Women, and women writers in particular, do a lot of suspect stereotyping about men and men's motives while complaining about the stereotypes men have of women. They'd do well to examine their own first. It may be that in First Nations communities the men still call the shots; it's not the case for non-FN communities though, at least not in so-called "European" culture (South Asian and East Asian cultures obviously have some marked differences in these areas, as the various spouse-icide and family suicide cases remind us...)
Still shaking my head about this; bizarre, in fact, is how I read that comment. Men having the prerogative about when to have sex? You must be living on a different planet.....
ME2
4 years ago
FN beauty
Re older FN women not being particularly attractive...that is the direct result of their physical characteristics being so different from the caucasian ideal we have so long promoted, as is the practice of any racial group.
However, "white" men have long recognised the sexuality and the many other attributes of FN women, even when there was plenty of opportunity for other choices, and despite social criticism (from both races) for doing so.

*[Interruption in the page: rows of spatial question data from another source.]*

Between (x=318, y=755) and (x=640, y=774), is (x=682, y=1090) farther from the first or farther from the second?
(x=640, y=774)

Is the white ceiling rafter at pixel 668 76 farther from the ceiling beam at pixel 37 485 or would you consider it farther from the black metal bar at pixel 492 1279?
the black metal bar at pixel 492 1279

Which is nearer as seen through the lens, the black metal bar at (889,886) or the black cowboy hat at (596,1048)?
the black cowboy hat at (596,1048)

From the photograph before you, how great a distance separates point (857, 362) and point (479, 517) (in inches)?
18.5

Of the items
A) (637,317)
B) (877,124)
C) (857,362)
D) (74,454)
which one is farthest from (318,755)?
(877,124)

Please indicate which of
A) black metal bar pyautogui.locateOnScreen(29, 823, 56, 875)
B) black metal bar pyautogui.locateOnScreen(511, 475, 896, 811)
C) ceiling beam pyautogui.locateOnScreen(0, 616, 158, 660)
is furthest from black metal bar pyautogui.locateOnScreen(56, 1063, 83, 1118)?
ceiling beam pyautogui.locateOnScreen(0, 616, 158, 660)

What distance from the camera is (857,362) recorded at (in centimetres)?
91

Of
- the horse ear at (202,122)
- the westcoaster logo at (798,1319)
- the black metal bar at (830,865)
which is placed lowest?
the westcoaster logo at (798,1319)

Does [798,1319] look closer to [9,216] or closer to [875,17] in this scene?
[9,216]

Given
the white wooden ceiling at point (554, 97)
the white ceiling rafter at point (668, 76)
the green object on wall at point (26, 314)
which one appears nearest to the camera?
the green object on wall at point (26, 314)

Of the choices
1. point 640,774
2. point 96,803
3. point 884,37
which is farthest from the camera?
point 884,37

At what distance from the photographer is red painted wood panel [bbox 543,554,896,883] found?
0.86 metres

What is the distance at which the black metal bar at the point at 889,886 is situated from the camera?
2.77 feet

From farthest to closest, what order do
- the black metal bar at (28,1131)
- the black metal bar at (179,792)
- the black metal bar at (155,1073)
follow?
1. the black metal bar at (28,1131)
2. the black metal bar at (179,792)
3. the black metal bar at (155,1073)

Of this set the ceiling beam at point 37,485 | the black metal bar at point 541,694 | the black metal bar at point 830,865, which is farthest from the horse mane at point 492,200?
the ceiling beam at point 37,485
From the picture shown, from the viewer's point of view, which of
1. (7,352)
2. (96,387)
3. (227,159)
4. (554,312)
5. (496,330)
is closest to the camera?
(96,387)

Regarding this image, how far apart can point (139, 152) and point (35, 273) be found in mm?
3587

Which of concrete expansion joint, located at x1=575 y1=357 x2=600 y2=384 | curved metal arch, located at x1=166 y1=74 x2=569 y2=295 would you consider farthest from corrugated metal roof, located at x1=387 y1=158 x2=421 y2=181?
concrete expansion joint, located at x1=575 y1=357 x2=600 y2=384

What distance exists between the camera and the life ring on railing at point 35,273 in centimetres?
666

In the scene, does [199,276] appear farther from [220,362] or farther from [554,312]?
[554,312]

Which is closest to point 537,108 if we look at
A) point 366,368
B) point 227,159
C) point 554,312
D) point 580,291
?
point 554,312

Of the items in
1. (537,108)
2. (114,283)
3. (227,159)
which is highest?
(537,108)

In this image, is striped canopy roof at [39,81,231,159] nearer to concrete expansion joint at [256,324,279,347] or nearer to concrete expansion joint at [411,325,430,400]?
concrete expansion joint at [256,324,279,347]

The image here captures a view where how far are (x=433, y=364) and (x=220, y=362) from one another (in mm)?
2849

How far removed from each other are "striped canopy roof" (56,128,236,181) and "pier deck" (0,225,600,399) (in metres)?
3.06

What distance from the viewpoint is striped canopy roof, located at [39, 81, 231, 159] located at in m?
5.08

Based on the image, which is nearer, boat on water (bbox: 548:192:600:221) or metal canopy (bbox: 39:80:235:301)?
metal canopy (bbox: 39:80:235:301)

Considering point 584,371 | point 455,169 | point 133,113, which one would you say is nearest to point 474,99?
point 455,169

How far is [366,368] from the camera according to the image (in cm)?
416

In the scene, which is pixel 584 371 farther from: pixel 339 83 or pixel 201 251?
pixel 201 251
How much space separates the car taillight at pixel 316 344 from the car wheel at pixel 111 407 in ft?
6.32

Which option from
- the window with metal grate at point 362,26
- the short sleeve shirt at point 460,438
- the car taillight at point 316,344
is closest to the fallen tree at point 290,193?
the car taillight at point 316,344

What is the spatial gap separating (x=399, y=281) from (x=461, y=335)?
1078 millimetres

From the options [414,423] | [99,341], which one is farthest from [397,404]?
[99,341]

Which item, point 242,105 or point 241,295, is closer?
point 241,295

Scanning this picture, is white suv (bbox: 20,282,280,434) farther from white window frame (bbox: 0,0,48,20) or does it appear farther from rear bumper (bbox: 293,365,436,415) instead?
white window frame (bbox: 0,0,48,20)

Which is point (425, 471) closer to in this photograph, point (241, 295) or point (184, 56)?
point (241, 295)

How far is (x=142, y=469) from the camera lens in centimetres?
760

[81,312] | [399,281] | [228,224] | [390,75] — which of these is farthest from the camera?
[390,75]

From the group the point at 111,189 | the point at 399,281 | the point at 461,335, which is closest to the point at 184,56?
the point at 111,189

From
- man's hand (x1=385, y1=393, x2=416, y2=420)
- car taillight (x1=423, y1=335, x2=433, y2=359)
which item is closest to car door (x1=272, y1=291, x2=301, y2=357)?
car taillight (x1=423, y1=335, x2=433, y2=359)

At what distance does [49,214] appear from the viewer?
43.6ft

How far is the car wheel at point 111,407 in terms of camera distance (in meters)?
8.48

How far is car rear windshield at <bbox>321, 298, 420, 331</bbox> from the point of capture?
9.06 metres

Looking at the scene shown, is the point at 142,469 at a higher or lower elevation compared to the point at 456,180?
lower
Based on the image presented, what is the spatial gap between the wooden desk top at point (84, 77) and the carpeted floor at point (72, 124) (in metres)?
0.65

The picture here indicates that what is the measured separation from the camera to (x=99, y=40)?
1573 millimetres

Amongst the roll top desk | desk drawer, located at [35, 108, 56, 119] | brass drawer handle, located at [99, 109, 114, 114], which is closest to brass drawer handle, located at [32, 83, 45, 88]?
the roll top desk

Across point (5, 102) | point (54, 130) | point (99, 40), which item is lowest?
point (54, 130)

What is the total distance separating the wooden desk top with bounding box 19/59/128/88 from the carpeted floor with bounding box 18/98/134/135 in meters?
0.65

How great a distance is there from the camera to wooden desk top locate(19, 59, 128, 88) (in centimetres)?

As social stereotypes continue to break down, interracial marriage is becoming ever more common, and I doubt there are many who do not have such people among their friends and acquaintances.
I have heard it said that this mixing of the genes can bring out the best characteristics of both races, which includes handsomeness and beauty. From my many years of relatively close proximity to FN people, I can uncategorically state that I've seen FN women who would, with their radiative beauty, turn heads anywhere in the world. And they are not uncommon.
Such women are very unlikely to wind up as models, for first of all, that career is not one which is at all usual for FN women, and then requires a lot of money (for portfolios), luck, connections, and perserverance.
And that's too bad, since I for one have long tired of the American's breast-implanted, Barbi Doll ideal.